Pour ce que le budget a à dire sur le logement et l’itinérance, voici sept choses à savoir :
1. De nouvelles sommes ont été annoncées pour le logement abordable. Le budget octroie du nouveau financement à la hauteur de 4 milliards de dollars — bien qu’il s’étendrait sur sept ans, commençant en 2024-2025 — « afin de mettre en œuvre une stratégie de logement autochtone en milieu urbain, rural et nordique. » Le montant engagé est modeste considérant l’ampleur du défi. Plus d’information expliquant pourquoi une stratégie bien financée est nécessaire est disponible ici.
2. Le budget n’a pas tenu en compte les appels pour une nouvelle prestation en logement. Depuis plusieurs mois, l’Alliance canadienne pour mettre fin à l’itinérance (ACMFI) mène une campagne nationale exigeant une nouvelle prestation pour les logements à revenu faible (la prestation proposée a reçu un soutien favorable dans les sondages d’opinion). Un avantage d’une telle mesure est que celle-ci peut prendre effet rapidement et avoir un impact immédiat en remettant de l’argent directement dans les poches des logements à revenu faible.
3. Le soutien actuel provenant du gouvernement fédéral pour des approches axées sur la demande en ce qui a trait à l’abordabilité des logements — tels que ceux proposés par l’ACMFI — est très modeste. Seulement 11 % des domiciles canadiens dans les deux quintiles les plus bas reçoivent des subventions au loyer (c.-à-d. des prestations d’aide au logement), alors que le taux comparatif pour l’OCDE est de 16 %. De plus, les dépenses liées aux subventions au loyer ne représentent que 0,19 % du produit intérieur brut canadien, à comparer au taux correspondant de 0,26 % chez l’OCDE.[1] Il est important que le Gouvernement du Canada mette en place la proposition de l’ACMFI.

++++++++++++++++++++

● **TRAVAIL À FAIRE**:
[a] Répondez brièvement à ces questions sur le texte consacré au budget et au logement.
(i) Sur combien d'années s'étendrait le nouveau financement de 4 milliards de dollars ?
(ii) Quel pourcentage des domiciles canadiens des deux quintiles les plus bas reçoit des subventions au loyer ?
(iii) Quelle part du produit intérieur brut canadien représentent les dépenses liées aux subventions au loyer ?
[b] Recopiez le passage du texte consacré au budget et au logement, depuis « 3. Le soutien » jusqu'à « proposition de l’ACMFI. » inclus.
[c] Rédigez la suite du texte consacré au budget et au logement, à partir de sa dernière phrase.

++++++++++++++++++++

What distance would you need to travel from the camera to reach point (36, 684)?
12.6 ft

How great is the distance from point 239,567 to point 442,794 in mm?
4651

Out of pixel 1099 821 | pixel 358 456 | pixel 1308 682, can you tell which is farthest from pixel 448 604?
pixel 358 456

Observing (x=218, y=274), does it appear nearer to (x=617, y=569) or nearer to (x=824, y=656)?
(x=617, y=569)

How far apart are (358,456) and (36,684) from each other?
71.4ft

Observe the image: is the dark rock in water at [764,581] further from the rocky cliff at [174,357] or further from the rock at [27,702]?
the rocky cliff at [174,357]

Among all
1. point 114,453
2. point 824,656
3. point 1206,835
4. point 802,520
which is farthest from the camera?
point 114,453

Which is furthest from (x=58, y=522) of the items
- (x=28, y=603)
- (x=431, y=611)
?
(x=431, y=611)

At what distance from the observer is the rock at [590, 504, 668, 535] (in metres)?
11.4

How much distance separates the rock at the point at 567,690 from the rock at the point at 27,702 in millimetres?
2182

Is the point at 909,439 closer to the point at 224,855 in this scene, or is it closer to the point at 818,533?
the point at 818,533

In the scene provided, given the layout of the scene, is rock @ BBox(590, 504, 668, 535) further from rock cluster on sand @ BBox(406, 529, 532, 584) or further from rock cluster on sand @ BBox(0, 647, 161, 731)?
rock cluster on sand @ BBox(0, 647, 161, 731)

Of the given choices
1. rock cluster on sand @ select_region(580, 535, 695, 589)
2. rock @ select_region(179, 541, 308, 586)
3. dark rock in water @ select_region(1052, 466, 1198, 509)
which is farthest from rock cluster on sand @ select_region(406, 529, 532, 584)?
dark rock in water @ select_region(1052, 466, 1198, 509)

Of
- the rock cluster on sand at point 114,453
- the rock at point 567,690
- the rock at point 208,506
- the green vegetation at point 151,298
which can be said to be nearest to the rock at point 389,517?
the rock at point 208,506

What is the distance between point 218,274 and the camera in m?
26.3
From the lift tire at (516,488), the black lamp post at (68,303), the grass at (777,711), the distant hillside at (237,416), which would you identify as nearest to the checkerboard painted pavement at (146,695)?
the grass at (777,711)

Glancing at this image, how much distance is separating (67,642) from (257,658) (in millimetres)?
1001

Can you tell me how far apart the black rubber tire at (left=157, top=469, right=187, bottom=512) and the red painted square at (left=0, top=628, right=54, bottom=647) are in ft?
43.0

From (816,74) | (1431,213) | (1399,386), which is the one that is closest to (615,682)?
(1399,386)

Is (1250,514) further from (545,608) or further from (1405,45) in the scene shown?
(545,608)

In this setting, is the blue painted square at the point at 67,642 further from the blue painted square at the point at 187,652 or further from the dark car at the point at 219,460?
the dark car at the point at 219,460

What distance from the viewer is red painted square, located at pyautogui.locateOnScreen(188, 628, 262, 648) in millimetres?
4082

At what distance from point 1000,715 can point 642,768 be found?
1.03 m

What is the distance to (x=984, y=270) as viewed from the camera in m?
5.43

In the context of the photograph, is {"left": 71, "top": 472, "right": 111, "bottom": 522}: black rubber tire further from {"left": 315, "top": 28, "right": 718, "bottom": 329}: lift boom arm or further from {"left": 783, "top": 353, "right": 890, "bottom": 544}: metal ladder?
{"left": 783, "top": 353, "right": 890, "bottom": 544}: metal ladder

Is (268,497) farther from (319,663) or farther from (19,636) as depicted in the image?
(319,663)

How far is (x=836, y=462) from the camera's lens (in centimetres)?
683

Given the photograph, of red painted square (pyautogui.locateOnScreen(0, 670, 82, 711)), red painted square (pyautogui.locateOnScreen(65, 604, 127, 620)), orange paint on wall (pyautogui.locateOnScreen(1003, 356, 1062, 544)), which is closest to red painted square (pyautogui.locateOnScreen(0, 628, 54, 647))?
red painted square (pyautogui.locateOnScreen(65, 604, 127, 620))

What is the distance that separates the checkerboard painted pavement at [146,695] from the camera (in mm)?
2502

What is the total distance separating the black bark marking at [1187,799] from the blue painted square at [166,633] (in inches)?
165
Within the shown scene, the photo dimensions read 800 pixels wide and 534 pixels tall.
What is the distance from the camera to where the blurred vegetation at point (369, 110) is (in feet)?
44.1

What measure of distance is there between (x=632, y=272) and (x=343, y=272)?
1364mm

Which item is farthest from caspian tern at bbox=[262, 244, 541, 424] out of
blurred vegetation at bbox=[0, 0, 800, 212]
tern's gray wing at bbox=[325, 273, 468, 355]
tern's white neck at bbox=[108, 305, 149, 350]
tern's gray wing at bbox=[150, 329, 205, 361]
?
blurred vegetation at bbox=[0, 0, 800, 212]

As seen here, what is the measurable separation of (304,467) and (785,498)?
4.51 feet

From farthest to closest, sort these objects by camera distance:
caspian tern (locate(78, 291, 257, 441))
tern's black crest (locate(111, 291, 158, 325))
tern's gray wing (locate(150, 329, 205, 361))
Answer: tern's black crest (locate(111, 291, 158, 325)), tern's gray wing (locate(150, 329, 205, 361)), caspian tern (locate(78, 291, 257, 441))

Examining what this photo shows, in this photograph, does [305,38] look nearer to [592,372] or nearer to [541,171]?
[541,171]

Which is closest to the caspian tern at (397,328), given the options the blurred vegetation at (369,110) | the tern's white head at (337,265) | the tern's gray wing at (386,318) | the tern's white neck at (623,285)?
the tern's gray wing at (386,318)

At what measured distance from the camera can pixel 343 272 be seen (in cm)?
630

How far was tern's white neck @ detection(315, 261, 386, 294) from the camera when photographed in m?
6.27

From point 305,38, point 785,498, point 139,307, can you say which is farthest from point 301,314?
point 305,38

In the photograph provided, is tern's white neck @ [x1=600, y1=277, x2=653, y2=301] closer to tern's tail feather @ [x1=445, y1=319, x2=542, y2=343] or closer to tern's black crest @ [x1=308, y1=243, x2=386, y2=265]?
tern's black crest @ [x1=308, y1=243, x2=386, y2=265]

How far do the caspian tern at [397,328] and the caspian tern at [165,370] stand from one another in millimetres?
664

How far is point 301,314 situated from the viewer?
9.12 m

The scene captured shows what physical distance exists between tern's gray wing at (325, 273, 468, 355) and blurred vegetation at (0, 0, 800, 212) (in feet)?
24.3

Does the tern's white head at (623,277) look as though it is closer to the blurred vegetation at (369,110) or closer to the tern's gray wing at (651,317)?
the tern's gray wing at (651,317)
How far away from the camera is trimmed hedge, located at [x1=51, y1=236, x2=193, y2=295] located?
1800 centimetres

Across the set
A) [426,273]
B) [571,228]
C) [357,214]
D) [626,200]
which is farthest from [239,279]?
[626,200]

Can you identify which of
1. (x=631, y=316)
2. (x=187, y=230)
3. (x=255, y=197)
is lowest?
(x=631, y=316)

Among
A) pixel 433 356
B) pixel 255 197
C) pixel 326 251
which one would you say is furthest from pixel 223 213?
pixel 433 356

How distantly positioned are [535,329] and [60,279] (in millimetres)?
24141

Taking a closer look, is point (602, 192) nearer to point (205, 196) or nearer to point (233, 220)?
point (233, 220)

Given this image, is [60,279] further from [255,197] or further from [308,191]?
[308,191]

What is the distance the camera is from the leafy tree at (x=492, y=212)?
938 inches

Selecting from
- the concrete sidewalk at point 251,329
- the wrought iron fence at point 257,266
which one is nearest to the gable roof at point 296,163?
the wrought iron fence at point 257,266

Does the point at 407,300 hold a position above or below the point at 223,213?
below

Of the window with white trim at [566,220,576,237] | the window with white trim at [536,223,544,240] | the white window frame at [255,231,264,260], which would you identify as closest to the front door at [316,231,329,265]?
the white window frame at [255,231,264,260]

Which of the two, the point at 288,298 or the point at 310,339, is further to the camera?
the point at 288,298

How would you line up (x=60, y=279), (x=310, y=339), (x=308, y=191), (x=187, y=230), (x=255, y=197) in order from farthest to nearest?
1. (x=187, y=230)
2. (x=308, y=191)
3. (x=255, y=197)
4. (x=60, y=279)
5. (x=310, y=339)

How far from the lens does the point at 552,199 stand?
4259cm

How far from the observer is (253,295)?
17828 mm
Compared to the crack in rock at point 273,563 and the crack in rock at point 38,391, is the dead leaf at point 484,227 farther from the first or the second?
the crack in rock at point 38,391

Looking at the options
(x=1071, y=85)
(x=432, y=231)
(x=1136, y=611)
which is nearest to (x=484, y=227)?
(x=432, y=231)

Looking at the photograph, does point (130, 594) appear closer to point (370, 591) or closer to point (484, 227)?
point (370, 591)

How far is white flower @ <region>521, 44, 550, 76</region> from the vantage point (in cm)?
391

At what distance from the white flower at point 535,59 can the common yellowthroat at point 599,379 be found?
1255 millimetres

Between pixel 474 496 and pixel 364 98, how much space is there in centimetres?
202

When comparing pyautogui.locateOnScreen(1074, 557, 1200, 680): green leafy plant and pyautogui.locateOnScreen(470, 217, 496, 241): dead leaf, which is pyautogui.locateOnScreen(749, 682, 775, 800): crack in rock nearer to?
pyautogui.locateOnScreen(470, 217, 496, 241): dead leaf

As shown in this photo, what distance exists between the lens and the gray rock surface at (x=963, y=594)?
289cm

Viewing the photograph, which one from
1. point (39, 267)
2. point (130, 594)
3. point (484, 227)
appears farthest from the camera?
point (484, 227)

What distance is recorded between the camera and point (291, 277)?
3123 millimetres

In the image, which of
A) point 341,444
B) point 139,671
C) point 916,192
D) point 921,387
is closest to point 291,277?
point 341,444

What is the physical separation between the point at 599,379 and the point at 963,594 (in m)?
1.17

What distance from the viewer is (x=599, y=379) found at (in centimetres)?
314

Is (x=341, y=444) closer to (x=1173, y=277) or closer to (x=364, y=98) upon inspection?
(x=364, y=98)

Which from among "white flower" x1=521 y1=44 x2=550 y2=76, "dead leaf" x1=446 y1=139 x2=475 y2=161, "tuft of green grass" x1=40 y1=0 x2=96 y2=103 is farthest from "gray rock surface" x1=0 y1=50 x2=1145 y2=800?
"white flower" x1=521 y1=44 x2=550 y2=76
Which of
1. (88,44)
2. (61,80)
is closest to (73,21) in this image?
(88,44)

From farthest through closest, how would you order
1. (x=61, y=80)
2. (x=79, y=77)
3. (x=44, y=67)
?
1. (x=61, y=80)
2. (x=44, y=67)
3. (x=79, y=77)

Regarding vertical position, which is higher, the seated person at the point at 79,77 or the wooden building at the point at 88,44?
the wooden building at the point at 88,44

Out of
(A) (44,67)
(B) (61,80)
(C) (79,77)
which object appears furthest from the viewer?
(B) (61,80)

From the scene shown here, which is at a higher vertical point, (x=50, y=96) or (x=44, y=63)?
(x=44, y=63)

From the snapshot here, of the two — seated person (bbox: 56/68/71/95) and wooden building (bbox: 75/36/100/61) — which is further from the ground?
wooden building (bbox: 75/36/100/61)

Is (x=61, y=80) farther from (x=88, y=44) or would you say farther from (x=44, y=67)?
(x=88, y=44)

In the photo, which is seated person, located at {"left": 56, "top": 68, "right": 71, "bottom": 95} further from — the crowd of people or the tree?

++++++++++++++++++++

● **RÉPONSES FOURNIES**:
[a]
(i) Sept ans.
(ii) 11 %.
(iii) 0,19 %.

[b]
3. Le soutien actuel provenant du gouvernement fédéral pour des approches axées sur la demande en ce qui a trait à l’abordabilité des logements — tels que ceux proposés par l’ACMFI — est très modeste. Seulement 11 % des domiciles canadiens dans les deux quintiles les plus bas reçoivent des subventions au loyer (c.-à-d. des prestations d’aide au logement), alors que le taux comparatif pour l’OCDE est de 16 %. De plus, les dépenses liées aux subventions au loyer ne représentent que 0,19 % du produit intérieur brut canadien, à comparer au taux correspondant de 0,26 % chez l’OCDE.[1] Il est important que le Gouvernement du Canada mette en place la proposition de l’ACMFI.

[c]
4. Le soutien existant pour des initiatives d’abordabilité axées sur l’offre — c.-à-d., des subventions permettant la réduction des loyers — est aussi très modeste au Canada. Les logements sociaux ou non marchands constituent seulement 4 % de la réserve de logements canadienne, alors que la moyenne des États membres de l’OCDE est de 7 % (ces données sont disponibles ici). Des investissements supplémentaires du côté de l’offre — c.-à-d. le Fonds national de co-investissement pour le logement et l’Initiative pour la création rapide de logements — ont été essentiels. L’avantage de ces approches axées sur l’offre est la promesse de l’abordabilité de la réserve de logements sur le long terme (tel qu’illustré ici).
5. L’investissement du Gouvernement du Canada dans le dossier de l’itinérance demeure modeste. Selon un rapport fédéral publié en 2018, le gouvernement fédéral ne verse qu’un dollar aux initiatives visant l’itinérance pour chaque 13 dollars investi par d’autres sources (surtout par des provinces et municipalités). En fait, il aurait été raisonnable que ce budget contienne des augmentations de financement pour Vers un chez-soi (le véhicule principal du gouvernement canadien pour le financement relié à la lutte contre l’itinérance).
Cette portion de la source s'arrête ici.